On Jan. 27, 2010, Apple’s CEO Steve Jobs introduced the iPad. At the time, people wondered what was the market for a small computer between the size of a smart phone and a laptop; did people really need another device. Five years later, with 20/20 hindsight, it turns out that the tablet – and particularly the iPad – has become ingrained as the “revolutionary device” Apple then called it.
At the onset, Apple told the world that the iPad and its responsive high-resolution touchscreen would be used for “browsing the web, reading and sending email, enjoying photos, watching videos, listening to music, playing games, reading e-books and much more.” Jobs himself predicated that the device would create and define “an entirely new category of devices that will connect users with their apps and content in a much more intimate, intuitive and fun way than ever before.” As an iPad owner and aficionado who was initially derisive, it is clear they were right. Even Microsoft finally rolled over and released versions of Office for iPad users.

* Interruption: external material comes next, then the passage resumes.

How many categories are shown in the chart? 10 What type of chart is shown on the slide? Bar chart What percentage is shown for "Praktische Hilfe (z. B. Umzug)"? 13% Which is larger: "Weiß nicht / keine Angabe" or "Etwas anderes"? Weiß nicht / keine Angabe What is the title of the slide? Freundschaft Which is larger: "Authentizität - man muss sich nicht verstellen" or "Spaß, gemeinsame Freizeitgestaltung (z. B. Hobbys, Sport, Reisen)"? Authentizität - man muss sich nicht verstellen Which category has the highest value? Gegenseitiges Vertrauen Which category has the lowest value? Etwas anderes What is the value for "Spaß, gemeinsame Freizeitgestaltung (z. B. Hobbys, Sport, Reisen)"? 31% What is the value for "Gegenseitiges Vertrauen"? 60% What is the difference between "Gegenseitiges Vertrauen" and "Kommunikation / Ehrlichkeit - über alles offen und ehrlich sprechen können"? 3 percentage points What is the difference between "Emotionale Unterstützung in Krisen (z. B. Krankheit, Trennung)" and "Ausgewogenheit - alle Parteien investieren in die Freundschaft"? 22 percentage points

While not as easy to write articles on as a laptop or desktop, the iPad quickly replaced most other uses for a computer in many homes and schools. The breadth of applications and size made it an adept for reading books (it is the size of one, after all), easy on the eyes for playing games, great for seniors and toddlers to use, and more.
Like most Apple products, the iPad sold great when the first version (there has been six since) hit the marketplace Q2 2010. Approximately 300,000 were sold the first day and 18 million in 2010. In its first four years, an estimated 200 million iPads were sold. While tablet competitors sprung up, Apple’s iPad still controls more than half of the tablet market. But sales seem to have plateaued. Apple sold approximately 21.4 million tablets in Q4 2014, which is a reported 20 percent drop from Q4 the prior year.
However, not everyone is convinced the iPad will continue to an invaluable, must-have tool for grownups, except for a means to entertain a toddler. As Slate pointed out, the iPad may have been better than a phone for dealing with email on the go when it was released, but smartphones have evolved considerably since 2010. “The iPhone 6 and 6 Plus and their Android equivalents are now convenient enough for most mobile computing tasks,” the article points out. Today, an iPad mini is about the same size as some phones and the standard iPad just a bigger version that is a little better for watching videos on.
Jobs said in 2010 that the “iPad creates and defines an entirely new category of devices that will connect users with their apps and content in a much more intimate, intuitive and fun way than ever before.” Now, as the iPad turns five, it remains to be seen if the device will still be around in five more years or turn out to be the Polaroid camera of the era – a game changer that was wildly successful, then was eclipsed by technological advances in other products. This iPad user hopes not.